* **Your goal**
Return the whole listing, line for line, without the pictures in it.

* **Data shown**
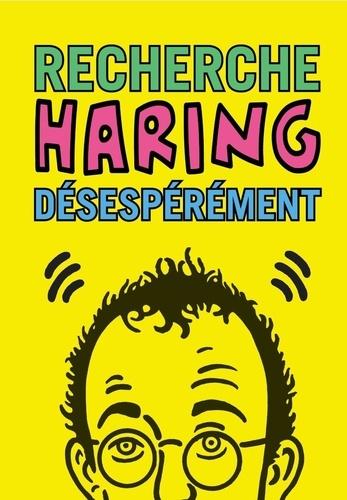 Ian Castello-Cortes - Recherche Haring désespérément.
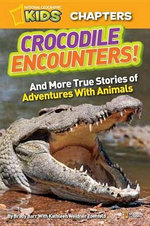 National Geographic Kids Chapters: Crocodile Encounters : And More True Stories of Adventures with Animals - Brady Barr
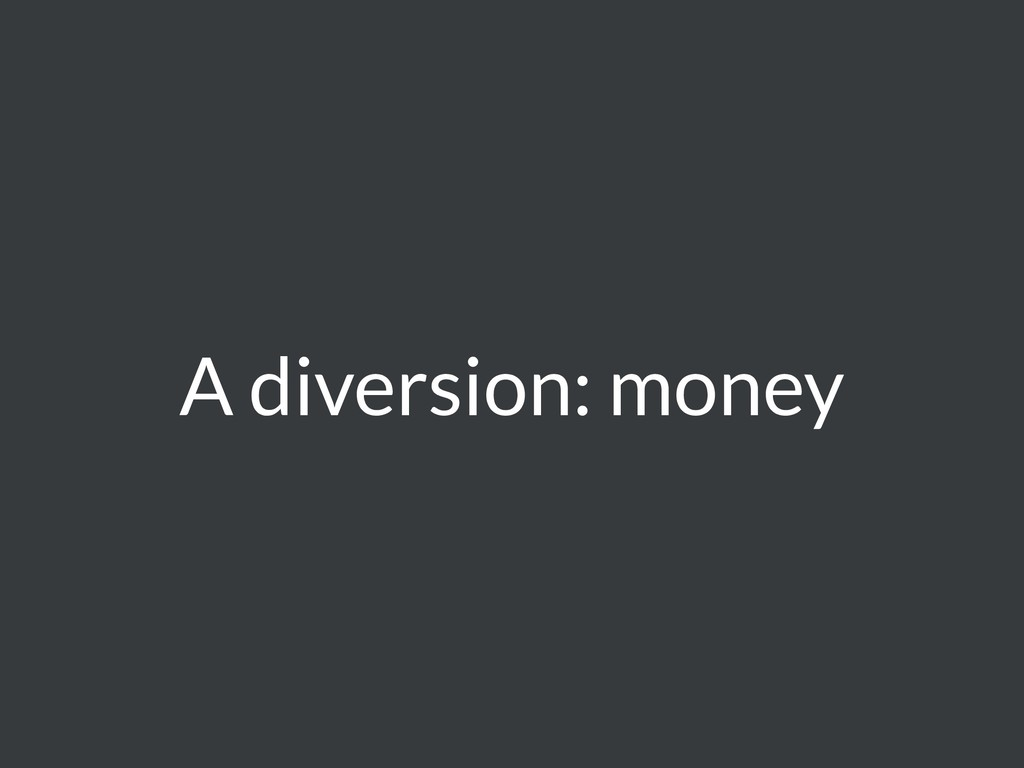 A diversion: money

* **Solution**
 Ian Castello-Cortes - Recherche Haring désespérément.
 National Geographic Kids Chapters: Crocodile Encounters : And More True Stories of Adventures with Animals - Brady Barr
 A diversion: money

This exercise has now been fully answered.